Po drugie - ogromne połacie gruntów są objęte długoletnią dzierżawą. Te umowy trudno zerwać nawet, gdy ziemia leży odłogiem. A gdy trafi się coś, co można sprzedać lub wydzierżawić drobnym rolnikom – natychmiast zgłasza się ich wielu.
Przetargi wygrywają często podstawieni ludzie. A potem zbywają grunty przedsiębiorcom rolnym. To między innymi dlatego restrukturyzacja gospodarstw w Polsce jest bardzo powolna, mimo że od lat mówi się o konieczności stworzenia takich warunków, by ziemię mogli kupować głównie właściciele gospodarstw rodzinnych na ich powiększanie.
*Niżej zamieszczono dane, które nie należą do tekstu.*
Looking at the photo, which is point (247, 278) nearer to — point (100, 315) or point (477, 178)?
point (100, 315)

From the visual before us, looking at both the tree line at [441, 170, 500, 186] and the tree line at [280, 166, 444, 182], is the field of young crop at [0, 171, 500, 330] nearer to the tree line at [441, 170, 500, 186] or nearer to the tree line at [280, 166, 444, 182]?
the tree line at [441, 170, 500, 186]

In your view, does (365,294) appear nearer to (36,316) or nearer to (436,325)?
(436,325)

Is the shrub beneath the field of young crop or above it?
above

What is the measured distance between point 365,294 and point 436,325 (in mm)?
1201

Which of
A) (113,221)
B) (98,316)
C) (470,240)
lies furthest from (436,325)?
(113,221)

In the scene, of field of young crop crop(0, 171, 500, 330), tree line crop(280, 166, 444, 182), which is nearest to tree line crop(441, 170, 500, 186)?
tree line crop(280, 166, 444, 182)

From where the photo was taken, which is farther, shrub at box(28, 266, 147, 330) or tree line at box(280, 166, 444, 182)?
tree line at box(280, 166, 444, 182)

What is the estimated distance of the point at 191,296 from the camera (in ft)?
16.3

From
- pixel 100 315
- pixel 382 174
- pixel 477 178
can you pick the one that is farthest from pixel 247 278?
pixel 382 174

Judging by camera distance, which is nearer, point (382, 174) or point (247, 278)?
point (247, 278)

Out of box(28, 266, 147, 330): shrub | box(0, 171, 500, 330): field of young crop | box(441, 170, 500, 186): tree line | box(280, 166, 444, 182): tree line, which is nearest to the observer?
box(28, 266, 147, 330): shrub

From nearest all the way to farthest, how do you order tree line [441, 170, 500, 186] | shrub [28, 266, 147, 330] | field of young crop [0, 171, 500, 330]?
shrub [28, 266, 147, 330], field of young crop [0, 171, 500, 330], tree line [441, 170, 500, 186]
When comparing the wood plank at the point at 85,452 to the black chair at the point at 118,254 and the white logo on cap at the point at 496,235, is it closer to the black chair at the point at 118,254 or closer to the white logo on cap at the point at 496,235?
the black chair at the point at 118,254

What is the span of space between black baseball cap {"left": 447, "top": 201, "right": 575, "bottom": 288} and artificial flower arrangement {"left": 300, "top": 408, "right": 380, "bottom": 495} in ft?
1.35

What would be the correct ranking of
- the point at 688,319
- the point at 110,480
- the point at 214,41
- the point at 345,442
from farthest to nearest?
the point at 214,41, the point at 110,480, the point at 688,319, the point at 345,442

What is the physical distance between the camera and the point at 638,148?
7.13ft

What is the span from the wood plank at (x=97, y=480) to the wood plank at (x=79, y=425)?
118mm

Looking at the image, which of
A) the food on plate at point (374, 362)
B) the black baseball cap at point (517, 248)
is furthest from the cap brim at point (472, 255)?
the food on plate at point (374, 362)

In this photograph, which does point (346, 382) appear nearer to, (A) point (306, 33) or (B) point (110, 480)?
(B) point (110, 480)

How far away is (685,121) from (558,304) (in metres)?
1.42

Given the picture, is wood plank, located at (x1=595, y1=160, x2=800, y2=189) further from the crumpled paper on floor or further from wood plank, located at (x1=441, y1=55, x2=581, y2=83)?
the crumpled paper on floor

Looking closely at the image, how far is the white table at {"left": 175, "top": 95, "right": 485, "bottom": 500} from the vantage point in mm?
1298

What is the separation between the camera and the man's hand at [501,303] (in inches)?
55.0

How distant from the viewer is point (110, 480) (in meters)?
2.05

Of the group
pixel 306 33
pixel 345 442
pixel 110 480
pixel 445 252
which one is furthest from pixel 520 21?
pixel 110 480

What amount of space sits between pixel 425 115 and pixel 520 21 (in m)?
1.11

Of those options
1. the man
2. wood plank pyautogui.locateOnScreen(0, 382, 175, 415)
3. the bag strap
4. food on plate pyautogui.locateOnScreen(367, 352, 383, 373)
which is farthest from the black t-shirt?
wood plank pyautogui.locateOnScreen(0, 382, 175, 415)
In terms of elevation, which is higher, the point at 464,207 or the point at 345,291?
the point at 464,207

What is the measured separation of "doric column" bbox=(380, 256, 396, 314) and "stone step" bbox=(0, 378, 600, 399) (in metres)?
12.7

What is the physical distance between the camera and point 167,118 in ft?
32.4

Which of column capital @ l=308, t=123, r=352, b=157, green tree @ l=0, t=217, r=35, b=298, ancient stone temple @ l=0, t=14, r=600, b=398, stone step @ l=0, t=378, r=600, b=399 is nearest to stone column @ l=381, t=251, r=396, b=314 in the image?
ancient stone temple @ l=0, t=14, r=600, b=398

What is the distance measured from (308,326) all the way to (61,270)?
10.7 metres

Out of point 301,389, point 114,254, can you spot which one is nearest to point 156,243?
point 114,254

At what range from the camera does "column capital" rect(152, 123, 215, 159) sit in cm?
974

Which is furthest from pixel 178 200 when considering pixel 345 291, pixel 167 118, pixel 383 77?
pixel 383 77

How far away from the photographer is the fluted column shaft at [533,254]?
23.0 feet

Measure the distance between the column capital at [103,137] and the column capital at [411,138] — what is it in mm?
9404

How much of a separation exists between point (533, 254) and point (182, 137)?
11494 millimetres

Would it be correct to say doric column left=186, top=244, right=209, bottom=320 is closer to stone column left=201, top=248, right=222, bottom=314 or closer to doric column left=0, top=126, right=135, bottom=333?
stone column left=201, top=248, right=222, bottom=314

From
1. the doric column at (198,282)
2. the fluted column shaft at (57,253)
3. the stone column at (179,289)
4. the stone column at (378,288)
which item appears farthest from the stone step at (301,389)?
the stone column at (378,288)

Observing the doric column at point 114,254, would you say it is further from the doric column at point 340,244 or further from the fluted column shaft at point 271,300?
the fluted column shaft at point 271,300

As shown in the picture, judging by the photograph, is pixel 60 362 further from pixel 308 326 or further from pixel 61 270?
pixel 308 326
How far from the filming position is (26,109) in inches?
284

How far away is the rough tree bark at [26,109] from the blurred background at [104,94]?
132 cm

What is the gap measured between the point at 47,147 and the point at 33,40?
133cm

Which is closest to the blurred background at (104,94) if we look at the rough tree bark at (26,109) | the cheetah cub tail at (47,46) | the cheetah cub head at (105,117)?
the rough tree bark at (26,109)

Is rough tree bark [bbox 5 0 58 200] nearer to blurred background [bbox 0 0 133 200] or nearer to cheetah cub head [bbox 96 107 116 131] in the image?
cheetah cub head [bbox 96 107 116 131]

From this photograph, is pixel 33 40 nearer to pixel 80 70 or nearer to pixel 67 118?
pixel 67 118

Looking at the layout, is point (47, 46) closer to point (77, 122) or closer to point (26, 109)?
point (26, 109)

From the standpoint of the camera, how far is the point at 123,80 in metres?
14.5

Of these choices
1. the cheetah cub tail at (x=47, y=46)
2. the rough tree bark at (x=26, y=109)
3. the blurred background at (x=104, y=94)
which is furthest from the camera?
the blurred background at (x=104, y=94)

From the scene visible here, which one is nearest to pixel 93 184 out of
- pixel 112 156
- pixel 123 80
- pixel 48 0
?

Ciągle też brakuje właściwego prawa dotyczącego przetargów ograniczonych, które gwarantowałoby, że ziemia trafi w ręce rolników. Pogarsza się również ich sytuacja dochodowa, co zmniejsza możliwości nabywania ziemi.
Tym bardziej, że banki zaostrzyły kryteria przydzielania kredytów. W efekcie mamy dużo ciągle małych gospodarstw. A w takich trudno inwestować. Są wiec mało wydajne, co powoduje, że nawet właściciele 10 hektarów muszą szukać dodatkowego źródła utrzymania.
Pomóc rolnikom mogłaby dobra ustawa o kształtowaniu ustroju rolnego. Jej projekt leży w sejmie od 2 lat. A Ministerstwo Rolnictwa rzuca coraz to nowe pomysły na rozwiązanie problemu, ale szybko się z nich wycofuje.